What is needed » Starting at the line that contains "Comparing point (407, 276)", print every remaining line of the entries, unchanged, and output nothing more.

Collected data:
━━━

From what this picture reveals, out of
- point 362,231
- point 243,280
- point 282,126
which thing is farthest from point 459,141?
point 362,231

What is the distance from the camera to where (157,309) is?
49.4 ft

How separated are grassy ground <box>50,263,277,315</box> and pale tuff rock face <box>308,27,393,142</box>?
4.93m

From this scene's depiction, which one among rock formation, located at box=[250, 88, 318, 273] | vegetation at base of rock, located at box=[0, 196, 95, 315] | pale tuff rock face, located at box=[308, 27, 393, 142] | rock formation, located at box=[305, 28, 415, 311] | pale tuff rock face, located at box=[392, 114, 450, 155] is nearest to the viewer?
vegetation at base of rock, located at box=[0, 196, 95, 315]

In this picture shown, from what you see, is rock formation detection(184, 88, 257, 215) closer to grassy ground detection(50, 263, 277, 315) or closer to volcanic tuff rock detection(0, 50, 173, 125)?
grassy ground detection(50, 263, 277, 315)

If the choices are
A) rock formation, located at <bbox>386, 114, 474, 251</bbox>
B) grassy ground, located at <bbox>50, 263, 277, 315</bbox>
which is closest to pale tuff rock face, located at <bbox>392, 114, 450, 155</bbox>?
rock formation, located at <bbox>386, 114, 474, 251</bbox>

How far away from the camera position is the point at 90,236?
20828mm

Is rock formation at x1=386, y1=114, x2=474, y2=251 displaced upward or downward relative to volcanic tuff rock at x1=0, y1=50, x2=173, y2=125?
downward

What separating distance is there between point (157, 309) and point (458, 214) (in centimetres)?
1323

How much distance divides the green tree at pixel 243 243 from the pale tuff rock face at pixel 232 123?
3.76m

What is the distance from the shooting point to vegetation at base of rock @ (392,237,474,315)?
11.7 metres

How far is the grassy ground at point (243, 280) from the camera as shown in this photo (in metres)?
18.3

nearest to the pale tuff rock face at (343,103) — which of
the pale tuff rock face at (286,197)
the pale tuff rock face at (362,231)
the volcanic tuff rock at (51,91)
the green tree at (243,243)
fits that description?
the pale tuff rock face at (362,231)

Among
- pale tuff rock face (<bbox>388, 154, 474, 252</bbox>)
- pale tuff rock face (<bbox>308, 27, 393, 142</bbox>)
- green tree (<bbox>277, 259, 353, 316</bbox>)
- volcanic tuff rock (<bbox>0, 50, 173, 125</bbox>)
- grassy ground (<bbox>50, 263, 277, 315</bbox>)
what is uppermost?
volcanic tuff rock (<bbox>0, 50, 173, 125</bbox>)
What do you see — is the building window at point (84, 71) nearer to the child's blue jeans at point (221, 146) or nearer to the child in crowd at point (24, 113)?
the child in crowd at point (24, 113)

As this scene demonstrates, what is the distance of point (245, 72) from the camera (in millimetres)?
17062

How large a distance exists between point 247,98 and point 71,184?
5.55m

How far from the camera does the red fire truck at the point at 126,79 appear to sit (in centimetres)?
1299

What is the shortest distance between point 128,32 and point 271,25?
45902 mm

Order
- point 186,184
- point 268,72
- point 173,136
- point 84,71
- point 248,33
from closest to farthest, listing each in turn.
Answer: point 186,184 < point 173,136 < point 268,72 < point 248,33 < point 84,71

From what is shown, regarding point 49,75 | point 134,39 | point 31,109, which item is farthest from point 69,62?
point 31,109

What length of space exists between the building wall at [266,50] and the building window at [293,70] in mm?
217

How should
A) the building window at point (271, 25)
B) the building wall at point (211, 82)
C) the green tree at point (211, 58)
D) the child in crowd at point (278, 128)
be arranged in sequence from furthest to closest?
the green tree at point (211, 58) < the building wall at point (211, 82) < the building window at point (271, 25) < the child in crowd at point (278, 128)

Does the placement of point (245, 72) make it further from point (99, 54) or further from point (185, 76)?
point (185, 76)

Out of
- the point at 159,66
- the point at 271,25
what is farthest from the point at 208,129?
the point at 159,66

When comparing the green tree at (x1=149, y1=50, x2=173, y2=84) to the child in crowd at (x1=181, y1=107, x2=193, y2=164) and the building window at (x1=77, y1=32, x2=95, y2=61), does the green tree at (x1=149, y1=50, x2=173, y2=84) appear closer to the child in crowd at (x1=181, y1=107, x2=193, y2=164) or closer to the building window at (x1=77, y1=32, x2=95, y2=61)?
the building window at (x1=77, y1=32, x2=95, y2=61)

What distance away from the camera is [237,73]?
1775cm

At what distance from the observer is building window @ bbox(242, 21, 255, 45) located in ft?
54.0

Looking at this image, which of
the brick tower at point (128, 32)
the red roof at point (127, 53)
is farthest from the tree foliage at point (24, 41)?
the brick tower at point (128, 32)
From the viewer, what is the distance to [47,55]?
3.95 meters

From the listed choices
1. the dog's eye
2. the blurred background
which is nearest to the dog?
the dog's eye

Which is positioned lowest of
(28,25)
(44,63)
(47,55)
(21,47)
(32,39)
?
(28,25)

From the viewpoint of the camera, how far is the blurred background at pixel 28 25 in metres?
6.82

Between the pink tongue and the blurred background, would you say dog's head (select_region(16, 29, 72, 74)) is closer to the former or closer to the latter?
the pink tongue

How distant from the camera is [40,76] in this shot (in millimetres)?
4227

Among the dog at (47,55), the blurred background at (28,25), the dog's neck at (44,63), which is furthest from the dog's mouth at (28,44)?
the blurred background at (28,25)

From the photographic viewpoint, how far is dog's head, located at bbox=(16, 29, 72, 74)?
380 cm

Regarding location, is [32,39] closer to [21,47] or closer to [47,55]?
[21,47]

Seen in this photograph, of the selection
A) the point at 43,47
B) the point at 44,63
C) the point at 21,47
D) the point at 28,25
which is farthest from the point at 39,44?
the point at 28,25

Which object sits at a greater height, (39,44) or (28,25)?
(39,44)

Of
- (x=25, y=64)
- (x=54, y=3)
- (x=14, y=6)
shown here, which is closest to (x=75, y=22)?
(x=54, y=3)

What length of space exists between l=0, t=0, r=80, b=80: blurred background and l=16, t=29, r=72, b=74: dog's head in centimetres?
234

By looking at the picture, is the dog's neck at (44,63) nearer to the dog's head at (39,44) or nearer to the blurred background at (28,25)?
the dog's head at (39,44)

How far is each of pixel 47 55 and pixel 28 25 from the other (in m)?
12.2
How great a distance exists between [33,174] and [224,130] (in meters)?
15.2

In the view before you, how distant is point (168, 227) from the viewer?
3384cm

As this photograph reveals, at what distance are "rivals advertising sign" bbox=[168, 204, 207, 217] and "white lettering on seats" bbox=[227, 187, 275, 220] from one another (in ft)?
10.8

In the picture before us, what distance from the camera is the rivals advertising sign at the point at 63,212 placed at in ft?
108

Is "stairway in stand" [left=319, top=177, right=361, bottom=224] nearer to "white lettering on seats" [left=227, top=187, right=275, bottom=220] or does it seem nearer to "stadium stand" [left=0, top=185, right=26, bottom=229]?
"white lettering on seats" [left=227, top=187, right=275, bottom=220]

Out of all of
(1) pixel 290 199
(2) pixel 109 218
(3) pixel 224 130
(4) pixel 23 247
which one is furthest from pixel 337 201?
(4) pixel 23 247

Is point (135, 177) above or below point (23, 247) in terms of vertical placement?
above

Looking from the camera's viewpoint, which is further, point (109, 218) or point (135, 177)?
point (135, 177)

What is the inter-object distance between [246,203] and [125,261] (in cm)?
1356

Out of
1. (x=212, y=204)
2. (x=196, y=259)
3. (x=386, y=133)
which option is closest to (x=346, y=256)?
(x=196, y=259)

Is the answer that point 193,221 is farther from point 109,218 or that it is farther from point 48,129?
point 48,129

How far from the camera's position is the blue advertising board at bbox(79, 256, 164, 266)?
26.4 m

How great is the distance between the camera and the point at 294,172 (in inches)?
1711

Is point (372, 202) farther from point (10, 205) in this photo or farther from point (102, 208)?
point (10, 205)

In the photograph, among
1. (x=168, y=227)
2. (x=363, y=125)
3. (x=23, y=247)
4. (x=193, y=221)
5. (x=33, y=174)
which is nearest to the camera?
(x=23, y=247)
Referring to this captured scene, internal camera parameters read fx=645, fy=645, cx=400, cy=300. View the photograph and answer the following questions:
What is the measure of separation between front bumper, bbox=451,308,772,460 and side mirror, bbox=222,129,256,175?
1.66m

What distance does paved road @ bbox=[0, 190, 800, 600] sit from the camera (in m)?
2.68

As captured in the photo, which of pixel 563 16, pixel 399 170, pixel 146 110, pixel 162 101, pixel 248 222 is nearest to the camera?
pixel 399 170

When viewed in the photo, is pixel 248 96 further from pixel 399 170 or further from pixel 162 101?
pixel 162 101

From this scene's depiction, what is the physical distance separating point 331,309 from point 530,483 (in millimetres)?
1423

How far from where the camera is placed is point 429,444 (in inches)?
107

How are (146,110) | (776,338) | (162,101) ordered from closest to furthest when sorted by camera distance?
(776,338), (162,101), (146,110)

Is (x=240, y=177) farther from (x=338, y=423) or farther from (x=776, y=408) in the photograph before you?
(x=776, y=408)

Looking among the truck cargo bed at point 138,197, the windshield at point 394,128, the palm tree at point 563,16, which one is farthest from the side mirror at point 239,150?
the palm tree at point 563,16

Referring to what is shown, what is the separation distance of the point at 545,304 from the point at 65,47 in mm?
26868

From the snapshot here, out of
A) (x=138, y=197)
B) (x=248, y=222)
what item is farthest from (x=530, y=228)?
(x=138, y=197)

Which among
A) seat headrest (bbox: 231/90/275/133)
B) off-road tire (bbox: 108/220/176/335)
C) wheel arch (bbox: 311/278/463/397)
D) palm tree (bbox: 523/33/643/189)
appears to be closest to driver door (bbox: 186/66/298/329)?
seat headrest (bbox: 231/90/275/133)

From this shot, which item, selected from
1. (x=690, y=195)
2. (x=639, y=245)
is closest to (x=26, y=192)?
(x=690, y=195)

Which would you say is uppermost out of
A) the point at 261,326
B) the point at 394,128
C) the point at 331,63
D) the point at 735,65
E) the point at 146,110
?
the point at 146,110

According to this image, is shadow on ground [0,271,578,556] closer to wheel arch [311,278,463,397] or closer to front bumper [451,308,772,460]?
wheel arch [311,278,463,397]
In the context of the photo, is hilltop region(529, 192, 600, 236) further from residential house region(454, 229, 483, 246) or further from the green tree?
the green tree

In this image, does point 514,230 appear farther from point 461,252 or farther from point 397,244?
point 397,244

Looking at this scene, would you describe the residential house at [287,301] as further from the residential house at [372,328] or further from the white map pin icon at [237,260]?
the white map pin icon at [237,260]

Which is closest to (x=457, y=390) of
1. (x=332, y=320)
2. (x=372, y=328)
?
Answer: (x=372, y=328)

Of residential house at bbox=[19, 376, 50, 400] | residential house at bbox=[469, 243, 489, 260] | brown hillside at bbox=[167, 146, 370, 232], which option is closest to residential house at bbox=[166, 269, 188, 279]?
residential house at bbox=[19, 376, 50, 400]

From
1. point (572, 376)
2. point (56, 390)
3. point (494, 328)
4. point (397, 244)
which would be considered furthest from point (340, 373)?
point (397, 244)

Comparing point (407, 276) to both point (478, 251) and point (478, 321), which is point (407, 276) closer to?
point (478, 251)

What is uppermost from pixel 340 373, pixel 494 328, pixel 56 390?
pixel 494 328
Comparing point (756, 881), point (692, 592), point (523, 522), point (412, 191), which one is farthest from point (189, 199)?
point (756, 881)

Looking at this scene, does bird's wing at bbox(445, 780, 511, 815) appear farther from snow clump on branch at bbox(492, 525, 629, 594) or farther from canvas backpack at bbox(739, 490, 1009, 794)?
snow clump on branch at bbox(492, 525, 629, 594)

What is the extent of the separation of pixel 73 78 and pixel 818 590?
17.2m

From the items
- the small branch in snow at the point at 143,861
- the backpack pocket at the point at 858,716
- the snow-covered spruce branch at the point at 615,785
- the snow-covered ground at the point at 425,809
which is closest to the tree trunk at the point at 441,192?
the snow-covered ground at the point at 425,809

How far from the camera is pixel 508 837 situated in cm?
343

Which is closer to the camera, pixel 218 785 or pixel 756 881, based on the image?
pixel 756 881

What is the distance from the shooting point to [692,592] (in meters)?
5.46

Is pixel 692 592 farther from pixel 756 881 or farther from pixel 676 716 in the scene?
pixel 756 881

━━━

Solution for this exercise »
Comparing point (407, 276) to both point (478, 251) and point (478, 321), which is point (407, 276) closer to?
point (478, 251)

What is uppermost from pixel 340 373, pixel 494 328, pixel 56 390?
pixel 494 328
Comparing point (756, 881), point (692, 592), point (523, 522), point (412, 191), which one is farthest from point (189, 199)?
point (756, 881)

Looking at this scene, does bird's wing at bbox(445, 780, 511, 815) appear farther from snow clump on branch at bbox(492, 525, 629, 594) or farther from canvas backpack at bbox(739, 490, 1009, 794)?
snow clump on branch at bbox(492, 525, 629, 594)

What is the extent of the separation of pixel 73 78 and pixel 818 590?
17.2m

From the items
- the small branch in snow at the point at 143,861
- the backpack pocket at the point at 858,716
- the snow-covered spruce branch at the point at 615,785
- the snow-covered ground at the point at 425,809
which is closest to the tree trunk at the point at 441,192?
the snow-covered ground at the point at 425,809

How far from the camera is pixel 508 837 situated in cm?
343

Which is closer to the camera, pixel 218 785 or pixel 756 881, based on the image?
pixel 756 881

What is the distance from the shooting point to [692,592] (in meters)?
5.46

Is pixel 692 592 farther from pixel 756 881 or farther from pixel 676 716 in the scene?
pixel 756 881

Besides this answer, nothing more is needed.